Pero entendí que esas personas prestas a ir a votar debían hacerlo con plena
libertad. Una vez celebrado ese acto festivo-reivindicativo a favor del
independentismo, tocaría saldar cuentas con aquellos dirigentes políticos obcecados en poner a los pies de los caballos a ediles, personal de centros
públicos y a una ciudadanía que, vistos los resultados, creían que la
violencia policial practicada por los nuevos centuriones formaba parte intrínseca de otras realidades geográficas como la
estadounidense, con el conflicto racial aún latente. Obviamente, a toda
represión policial cabe una respuesta de contraataque por parte de grupos o grupúsculos de personas
violentadas por la situación creada. El campo de batalla estaba servido en
algunos puntos de la geografía catalana, en que una mezcla de odio por saberse “traicionados”

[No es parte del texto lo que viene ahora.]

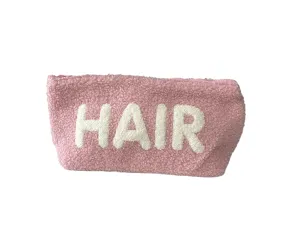 Large Fluffy Cosmetic Bags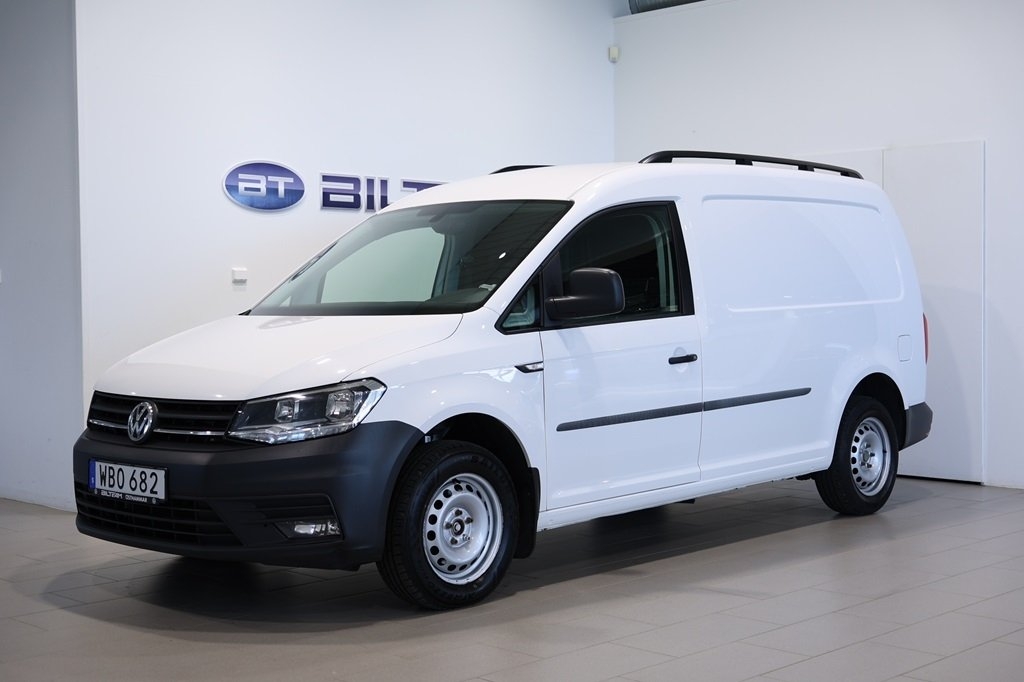 Volkswagen Caddy Maxi 2020, bild 2/10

por la policía local —los Mossos d’Escuadra—, presión acumulada durante días y
el desconocimiento del territorio, sirvió de reactivo para que Policía Nacional
y Guardia Civil enloquecieran,
atacando indiscriminadamente a todas aquellas personas de bien (equivocadas o
no al hacer suyo un referéndum con más sombras que luces) que trataban de
defender su derecho a voto y, porqué no, acariciar con las yemas de los dedos
un ideal de independencia. No hay que privar de alcanzar sus sueños a nadie. La imagen de cuerpos y fuerzas de Seguridad del
Estados trepando por una valla como si fueran a asaltar la madriguera de
terroristas de Al Queda o ISIS, quedará grabada para siempre en mi memoria.
Iban a por esas urnas que, a la postre, han resultado el MacGuffin en este relato en
negro que debería cubrir de vergüenza al PP (Partido Popular) con su nefasto
Presidente del Gobierno Mariano Rajoy al frente. Ni una sola traza de humanidad
se pudo leer en sus labios al omitir a las más de ochocientas víctimas de la población civil cuando hizo acto de presencia en esta, la noche más oscura donde actuaron a sus
anchas uniformados en tierra hostil,
algunos de los cuales solo les faltaba lucir en sus cascos la leyenda «Born to Kill»mientran blandían sus porras.
Aún con los ojos humedecidos solo quiero
expresar mi convicción que existe la esperanza de volver a reconstruir esos
puentes que han tratado de dinamitar auténticos descerebrados. Ante la historia
Mariano Rajoy quedará como el máximo responsable de una de las peores
decisiones que ha conocido nuestro país. La llave que puede abrir una eventual
solución se llama PSOE (Partido Socialista Obrero Español), dando por descontado que
Unidos Podemos demostrará una vez más su visión de estado y acierto en el
diagnóstico de situación. Lo dice un catalán que les seguirá votando, aún con
el corazón compungido y con la certeza que asimismo Carles Puigdemont y Oriol
Junqueras deben rendir cuentas con la Historia, a pesar que sean
convertidos en mártires por una significativa porción de mis conciudadanos. En
la irresponsabilidad de ambos por crear un espejismo
en forma de referéndum ilegal en el oasis
catalán radica una de las razones del porqué de la situación creada en nuestro
territorio. El tiempo, dicen, lo cura todo. Habrá, pues, que poner pronto el
contador a cero para volver a dinámicas de antaño, en que iguales podrían
discrepar ideológicamente, pero la convivencia en paz se presumía como una de
las principales conquistas tras la dictadura franquista, aquella en la que en
el imaginario de algunos sigue bien presente.